**JOB A:**
In the post about leaving Android, which team will the writer join after a short staycation?

**EXTRACT:**
━━━━━━━━━━━━━━━━━━━━

A few years ago, I got a bottle of wine from the Android team and decided to save it for the day I left Android. Cheers!

It's been 5 years on Android, from Android Market / Google Play, carrier partnerships, some to-be-launched projects, Nexus hardware, and incredible growth of Android. But even more, I remember the people. I already have to do a quick mental check of when and on what project I worked with people. Google and the Valley are so small, I've crossed paths with coworkers multiple times. So, cheers to everyone I've worked with and who I'll likely work with again!

Toast to Android

Now the why, what's next, when. After a short staycation I'll be joining the Google Maps team with some former Android coworkers. As for the why, that's difficult and convoluted.

Leaving Android was the hardest work decision I've ever made. It wasn't like leaving Boeing or moving between any other team I've been on at Google. It was a gut-wrenching decision that I was way more emotionally tangled with. For a long time, I had the nagging feeling that my time had come--some confluence of things changed to the point that my work didn't feel right. But I perservered, didn't want to give up, was stressed, and burned out.

━━━━━━━━━━━━━━━━━━━━

**JOB B:**
List each line of the entries that contains the word "scene".

**EXERCISE INPUT:**
━━━━━━━━━━━━━━━━━━━━

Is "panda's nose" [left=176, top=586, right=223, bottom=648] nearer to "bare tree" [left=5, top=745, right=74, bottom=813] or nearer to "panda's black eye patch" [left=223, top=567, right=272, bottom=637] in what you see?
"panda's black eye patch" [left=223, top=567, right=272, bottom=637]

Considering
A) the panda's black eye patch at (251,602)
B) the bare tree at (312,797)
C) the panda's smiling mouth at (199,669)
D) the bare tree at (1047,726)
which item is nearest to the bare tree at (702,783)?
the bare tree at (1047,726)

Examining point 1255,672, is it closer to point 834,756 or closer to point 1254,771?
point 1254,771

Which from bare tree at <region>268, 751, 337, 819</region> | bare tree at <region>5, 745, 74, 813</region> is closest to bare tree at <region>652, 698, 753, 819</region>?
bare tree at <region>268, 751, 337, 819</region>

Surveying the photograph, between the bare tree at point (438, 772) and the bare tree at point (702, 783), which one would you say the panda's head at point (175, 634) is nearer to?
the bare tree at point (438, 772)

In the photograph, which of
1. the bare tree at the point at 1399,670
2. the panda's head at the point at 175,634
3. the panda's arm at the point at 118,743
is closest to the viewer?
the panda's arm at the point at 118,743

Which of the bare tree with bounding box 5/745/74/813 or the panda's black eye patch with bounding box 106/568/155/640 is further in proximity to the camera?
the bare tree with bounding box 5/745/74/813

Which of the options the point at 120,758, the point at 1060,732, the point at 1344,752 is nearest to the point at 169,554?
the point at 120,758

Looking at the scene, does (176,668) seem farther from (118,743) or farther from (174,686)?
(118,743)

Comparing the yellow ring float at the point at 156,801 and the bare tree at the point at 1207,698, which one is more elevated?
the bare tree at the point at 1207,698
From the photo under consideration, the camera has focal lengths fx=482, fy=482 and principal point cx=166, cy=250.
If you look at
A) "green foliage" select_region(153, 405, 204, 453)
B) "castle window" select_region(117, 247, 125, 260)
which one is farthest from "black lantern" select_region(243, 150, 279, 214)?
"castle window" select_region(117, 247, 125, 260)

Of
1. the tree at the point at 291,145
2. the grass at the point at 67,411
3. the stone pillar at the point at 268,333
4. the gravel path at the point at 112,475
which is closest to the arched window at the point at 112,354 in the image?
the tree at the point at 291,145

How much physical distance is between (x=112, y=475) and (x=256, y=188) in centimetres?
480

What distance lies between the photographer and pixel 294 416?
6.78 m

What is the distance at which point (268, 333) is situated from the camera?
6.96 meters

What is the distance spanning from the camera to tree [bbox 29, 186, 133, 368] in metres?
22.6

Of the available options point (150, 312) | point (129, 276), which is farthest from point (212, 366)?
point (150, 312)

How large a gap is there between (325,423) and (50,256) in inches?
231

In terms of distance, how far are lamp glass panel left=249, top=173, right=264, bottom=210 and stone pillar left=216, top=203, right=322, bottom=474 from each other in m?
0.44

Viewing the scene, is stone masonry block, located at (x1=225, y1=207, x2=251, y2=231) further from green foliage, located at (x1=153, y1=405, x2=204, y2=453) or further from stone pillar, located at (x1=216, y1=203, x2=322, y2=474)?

━━━━━━━━━━━━━━━━━━━━

**WRITTEN SOLUTION A:**
The Google Maps team.

**WRITTEN SOLUTION B:**
Looking at the scene, does (176,668) seem farther from (118,743) or farther from (174,686)?
Viewing the scene, is stone masonry block, located at (x1=225, y1=207, x2=251, y2=231) further from green foliage, located at (x1=153, y1=405, x2=204, y2=453) or further from stone pillar, located at (x1=216, y1=203, x2=322, y2=474)?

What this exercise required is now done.